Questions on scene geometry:
-*-

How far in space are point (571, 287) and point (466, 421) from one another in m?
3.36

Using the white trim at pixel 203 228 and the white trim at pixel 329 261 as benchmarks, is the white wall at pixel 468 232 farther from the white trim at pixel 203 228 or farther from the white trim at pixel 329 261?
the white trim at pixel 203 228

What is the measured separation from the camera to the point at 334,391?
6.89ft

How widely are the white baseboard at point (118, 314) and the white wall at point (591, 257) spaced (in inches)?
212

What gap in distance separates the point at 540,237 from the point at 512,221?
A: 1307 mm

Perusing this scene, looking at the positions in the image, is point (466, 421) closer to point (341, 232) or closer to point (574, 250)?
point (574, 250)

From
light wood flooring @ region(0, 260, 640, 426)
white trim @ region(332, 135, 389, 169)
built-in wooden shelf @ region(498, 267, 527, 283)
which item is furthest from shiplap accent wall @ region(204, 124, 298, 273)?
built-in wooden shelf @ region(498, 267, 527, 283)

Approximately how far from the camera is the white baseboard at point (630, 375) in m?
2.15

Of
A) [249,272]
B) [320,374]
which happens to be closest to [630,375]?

-*-

▶ Challenge
Copy all of the records above word for word, keeping every line and its wording unchanged.

▶ Written solution
How far in space are point (571, 287) and point (466, 421) from one another in m?
3.36

Using the white trim at pixel 203 228 and the white trim at pixel 329 261 as benchmarks, is the white wall at pixel 468 232 farther from the white trim at pixel 203 228 or farther from the white trim at pixel 329 261?
the white trim at pixel 203 228

What is the measured separation from the camera to the point at 334,391?
6.89ft

How widely are the white baseboard at point (118, 314) and the white wall at point (591, 257) spaced (in inches)?
212

What gap in distance separates the point at 540,237 from the point at 512,221?
A: 1307 mm

Perusing this scene, looking at the positions in the image, is point (466, 421) closer to point (341, 232) or closer to point (574, 250)?
point (574, 250)

From
light wood flooring @ region(0, 260, 640, 426)
white trim @ region(332, 135, 389, 169)
built-in wooden shelf @ region(498, 267, 527, 283)
which item is furthest from shiplap accent wall @ region(204, 124, 298, 273)?
built-in wooden shelf @ region(498, 267, 527, 283)

Approximately how far from the camera is the white baseboard at point (630, 375) in m?
2.15

Of
A) [249,272]
B) [320,374]
which happens to be closest to [630,375]?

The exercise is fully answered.